The tasks
**a.** Answer these questions about the notebook code, one answer per line.
(i) Which function does the code import from sklearn.cross_validation?
(ii) Which five tokens start the count list in build_dataset?
(iii) What default value does str_idx give its UNK parameter?
**b.** Using the notebook code, explain in one to three sentences what makes unk_count go up inside build_dataset.
**c.** Duplicate the stretch of the notebook code from "dictionary = dict()" through "index = dictionary.get(word, 0)".
--- START Page excerpt ---
In [1]:
# !wget http://qim.fs.quoracdn.net/quora_duplicate_questions.tsv

In [2]:
import tensorflow as tf
import re
import numpy as np
import pandas as pd
from tqdm import tqdm
import collections
from unidecode import unidecode
from sklearn.cross_validation import train_test_split



In [3]:
def build_dataset(words, n_words):
    count = [['PAD', 0], ['GO', 1], ['EOS', 2], ['UNK', 3], ['SEPARATOR', 4]]
    count.extend(collections.Counter(words).most_common(n_words - 1))
    dictionary = dict()
    for word, _ in count:
        dictionary[word] = len(dictionary)
    data = list()
    unk_count = 0
    for word in words:
        index = dictionary.get(word, 0)
        if index == 0:
            unk_count += 1
        data.append(index)
    count[0][1] = unk_count
    reversed_dictionary = dict(zip(dictionary.values(), dictionary.keys()))
    return data, count, dictionary, reversed_dictionary

def str_idx(corpus, dic, maxlen, UNK=3):
    X = np.zeros((len(corpus),maxlen))
    for i in range(len(corpus)):
        for no, k in enumerate(corpus[i][:maxlen][::-1]):
            val = dic[k] if k in dic else UNK
            X[i,-1 - no]= val
    return X

def cleaning(string):
    string = unidecode(string).replace('.', ' . ').replace(',', ' , ')
--- END Page excerpt ---
--- START Dataset ---
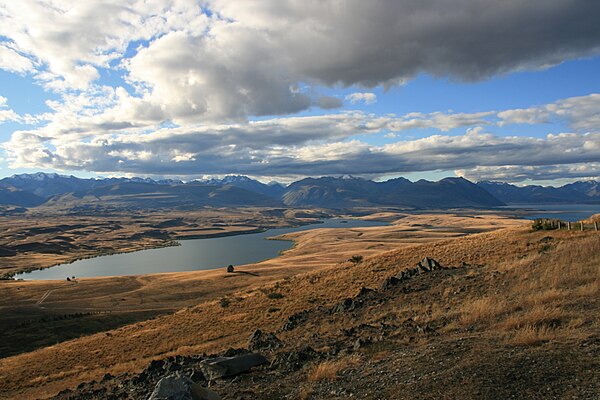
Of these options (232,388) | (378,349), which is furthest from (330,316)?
(232,388)

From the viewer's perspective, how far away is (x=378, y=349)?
14.2m

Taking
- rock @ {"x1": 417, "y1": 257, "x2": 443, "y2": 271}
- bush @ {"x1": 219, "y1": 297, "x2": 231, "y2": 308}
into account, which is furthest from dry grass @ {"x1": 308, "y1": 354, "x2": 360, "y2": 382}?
bush @ {"x1": 219, "y1": 297, "x2": 231, "y2": 308}

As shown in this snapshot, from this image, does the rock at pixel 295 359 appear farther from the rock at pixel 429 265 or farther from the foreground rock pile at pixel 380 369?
the rock at pixel 429 265

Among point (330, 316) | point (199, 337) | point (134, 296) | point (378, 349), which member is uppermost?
point (378, 349)

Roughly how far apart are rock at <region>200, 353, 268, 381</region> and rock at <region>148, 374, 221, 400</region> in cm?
311

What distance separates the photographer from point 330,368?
12586mm

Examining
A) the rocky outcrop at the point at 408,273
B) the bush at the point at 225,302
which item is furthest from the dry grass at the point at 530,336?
the bush at the point at 225,302

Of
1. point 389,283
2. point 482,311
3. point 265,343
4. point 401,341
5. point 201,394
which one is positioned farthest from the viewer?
point 389,283

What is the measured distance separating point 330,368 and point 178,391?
4.63 m

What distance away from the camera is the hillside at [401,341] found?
10.3 meters

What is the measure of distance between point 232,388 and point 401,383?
5190mm

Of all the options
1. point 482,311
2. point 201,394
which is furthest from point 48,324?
point 482,311

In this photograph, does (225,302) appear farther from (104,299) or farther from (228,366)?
(104,299)

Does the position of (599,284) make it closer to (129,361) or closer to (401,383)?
(401,383)
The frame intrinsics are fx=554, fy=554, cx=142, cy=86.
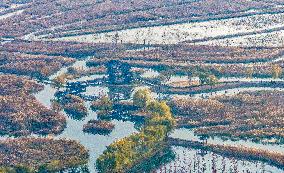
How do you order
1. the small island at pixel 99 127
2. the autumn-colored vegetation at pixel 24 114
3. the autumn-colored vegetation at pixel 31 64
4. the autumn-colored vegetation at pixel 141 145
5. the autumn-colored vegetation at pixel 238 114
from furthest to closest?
the autumn-colored vegetation at pixel 31 64
the autumn-colored vegetation at pixel 24 114
the small island at pixel 99 127
the autumn-colored vegetation at pixel 238 114
the autumn-colored vegetation at pixel 141 145

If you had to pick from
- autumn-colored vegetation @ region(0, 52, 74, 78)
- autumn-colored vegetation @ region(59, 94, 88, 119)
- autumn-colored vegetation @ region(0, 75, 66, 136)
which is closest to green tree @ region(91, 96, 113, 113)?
autumn-colored vegetation @ region(59, 94, 88, 119)

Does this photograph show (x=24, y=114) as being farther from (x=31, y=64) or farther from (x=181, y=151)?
(x=181, y=151)

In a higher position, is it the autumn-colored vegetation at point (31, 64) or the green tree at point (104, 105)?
the autumn-colored vegetation at point (31, 64)

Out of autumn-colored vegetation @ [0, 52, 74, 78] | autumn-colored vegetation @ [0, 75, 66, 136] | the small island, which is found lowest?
the small island

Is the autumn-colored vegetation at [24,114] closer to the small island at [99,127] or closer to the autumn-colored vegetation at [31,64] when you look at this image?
the small island at [99,127]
--- END Dataset ---
Outputs by task
**a.**
(i) train_test_split
(ii) PAD, GO, EOS, UNK and SEPARATOR
(iii) 3

**b.** Each word is looked up with dictionary.get(word, 0), which returns 0 when the word is not in the dictionary. Whenever the returned index equals 0, unk_count is increased by one, and the final total is stored in count[0][1].

**c.**
dictionary = dict()
    for word, _ in count:
        dictionary[word] = len(dictionary)
    data = list()
    unk_count = 0
    for word in words:
        index = dictionary.get(word, 0)